Welcome to the professional blog of Tim Berglund, founder of the August Technology Group. I’m no stranger to blogging, but this represents the first time I’ve committed to writing about software development exclusively. Since inaugural posts filled with a bunch of ambitious plans for my extensive future content, or high-minded declarations about how I’m going to “explore the medium,” or ever at any point putting in print the words, “Let the conversation begin!” are all just a wee bit 2004, let me just assume you know why I’m blogging and tell you a little bit about myself.

I’ve been developing software professionally since 1992, two years before I graduated from college. The first seven years of my career were dedicated to embedded firmware and simple Windows applications, usually the handmaidens of some firmware project or other. In about 2000, I discovered Java and web development and have not substantially looked back since—although I don’t mind admitting that debugging software with an oscilloscope and a soldering iron has a otherness to it that we are hard-pressed to duplicate in web development.

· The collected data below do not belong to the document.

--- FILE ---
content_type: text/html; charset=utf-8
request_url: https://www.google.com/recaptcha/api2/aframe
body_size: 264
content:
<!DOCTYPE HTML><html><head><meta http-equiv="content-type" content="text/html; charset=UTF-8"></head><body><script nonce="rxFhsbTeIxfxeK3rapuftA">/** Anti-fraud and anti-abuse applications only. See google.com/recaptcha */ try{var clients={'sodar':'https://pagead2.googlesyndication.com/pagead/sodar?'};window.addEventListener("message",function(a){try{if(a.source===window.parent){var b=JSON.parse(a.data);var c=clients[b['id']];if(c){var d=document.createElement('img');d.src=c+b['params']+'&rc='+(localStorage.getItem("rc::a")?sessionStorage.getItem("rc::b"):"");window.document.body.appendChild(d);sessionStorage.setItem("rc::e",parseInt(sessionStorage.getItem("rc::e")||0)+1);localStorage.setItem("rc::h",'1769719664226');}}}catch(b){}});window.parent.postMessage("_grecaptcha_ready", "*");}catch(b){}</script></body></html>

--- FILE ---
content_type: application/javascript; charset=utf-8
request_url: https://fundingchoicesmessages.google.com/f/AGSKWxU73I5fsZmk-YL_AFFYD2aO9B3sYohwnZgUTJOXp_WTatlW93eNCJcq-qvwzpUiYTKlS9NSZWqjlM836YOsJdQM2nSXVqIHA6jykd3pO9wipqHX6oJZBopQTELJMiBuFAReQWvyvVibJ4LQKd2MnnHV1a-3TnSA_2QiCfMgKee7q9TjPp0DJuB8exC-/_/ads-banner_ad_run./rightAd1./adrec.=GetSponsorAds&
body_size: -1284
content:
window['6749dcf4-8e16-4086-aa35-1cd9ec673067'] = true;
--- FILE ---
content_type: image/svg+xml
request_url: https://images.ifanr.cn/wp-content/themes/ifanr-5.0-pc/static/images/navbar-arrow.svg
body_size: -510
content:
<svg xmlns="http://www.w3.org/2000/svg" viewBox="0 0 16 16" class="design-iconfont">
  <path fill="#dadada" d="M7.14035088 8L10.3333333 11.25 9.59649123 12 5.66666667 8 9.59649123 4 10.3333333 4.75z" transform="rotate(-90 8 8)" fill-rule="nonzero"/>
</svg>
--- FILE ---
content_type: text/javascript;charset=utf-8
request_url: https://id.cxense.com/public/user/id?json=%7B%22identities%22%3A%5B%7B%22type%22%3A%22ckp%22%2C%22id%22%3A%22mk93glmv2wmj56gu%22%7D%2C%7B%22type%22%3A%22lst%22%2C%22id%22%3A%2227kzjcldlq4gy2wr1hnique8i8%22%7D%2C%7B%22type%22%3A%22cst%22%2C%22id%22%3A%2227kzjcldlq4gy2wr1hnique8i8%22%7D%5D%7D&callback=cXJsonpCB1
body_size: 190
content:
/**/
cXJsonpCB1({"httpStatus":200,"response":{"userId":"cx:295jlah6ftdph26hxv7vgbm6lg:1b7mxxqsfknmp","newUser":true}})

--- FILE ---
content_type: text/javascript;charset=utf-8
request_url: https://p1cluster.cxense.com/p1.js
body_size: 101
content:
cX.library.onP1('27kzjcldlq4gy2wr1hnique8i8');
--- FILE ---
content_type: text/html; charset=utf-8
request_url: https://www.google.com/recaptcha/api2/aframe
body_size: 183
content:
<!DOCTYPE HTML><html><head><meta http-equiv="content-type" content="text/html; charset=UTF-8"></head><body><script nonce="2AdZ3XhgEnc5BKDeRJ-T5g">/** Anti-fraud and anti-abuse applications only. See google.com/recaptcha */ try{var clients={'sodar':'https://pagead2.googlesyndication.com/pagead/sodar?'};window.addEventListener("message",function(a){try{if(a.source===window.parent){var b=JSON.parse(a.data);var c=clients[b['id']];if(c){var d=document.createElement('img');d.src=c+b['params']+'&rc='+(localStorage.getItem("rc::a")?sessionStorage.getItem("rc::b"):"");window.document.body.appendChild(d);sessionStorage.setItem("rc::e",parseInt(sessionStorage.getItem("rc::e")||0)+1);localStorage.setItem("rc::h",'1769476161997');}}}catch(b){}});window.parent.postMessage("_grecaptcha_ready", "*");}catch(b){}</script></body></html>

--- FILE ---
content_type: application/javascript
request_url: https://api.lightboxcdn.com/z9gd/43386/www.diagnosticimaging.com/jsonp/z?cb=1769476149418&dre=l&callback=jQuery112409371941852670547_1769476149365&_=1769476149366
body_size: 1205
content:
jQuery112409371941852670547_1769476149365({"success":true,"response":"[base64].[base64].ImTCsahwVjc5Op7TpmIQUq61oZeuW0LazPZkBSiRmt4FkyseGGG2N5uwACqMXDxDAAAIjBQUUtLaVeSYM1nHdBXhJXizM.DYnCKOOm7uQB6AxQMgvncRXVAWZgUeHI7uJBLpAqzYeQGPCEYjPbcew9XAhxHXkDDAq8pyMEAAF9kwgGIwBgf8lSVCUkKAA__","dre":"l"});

In the eight years since, I have developed internal web applications, ecommerce web applications, B2B integration software, specialized vertical search tools, and other great code living mostly in the world of open-source Java. Recently “Java” has included Groovy as often as not. This is a good development for the community and for me.

I started the August Technology Group in the summer of 2007 so I’d have a platform to serve customers more directly through execution, training, and mentoring in the kinds of software development I’ve done using the agile methods I’ve learned to apply. I’m starting this blog now so I can talk about software as the kind of thing I think it is: a fun, challenging, rewarding, deeply human enterprise surrounded by a richer intellectual tradition and more interesting intersection with the liberal arts than we often think.

Which isn’t to say I absolutely won’t post neat tips and tricks about how to do odd things with regular expressions in Groovy or how to configure Jetty to do thus-and-so. It’s just that I might wax philosophical on occasion as well. For those who know me, this is no surprise. For those who don’t know me, I look forward to making the introduction and getting to know you as well. Thanks for reading, and thanks for subscribing.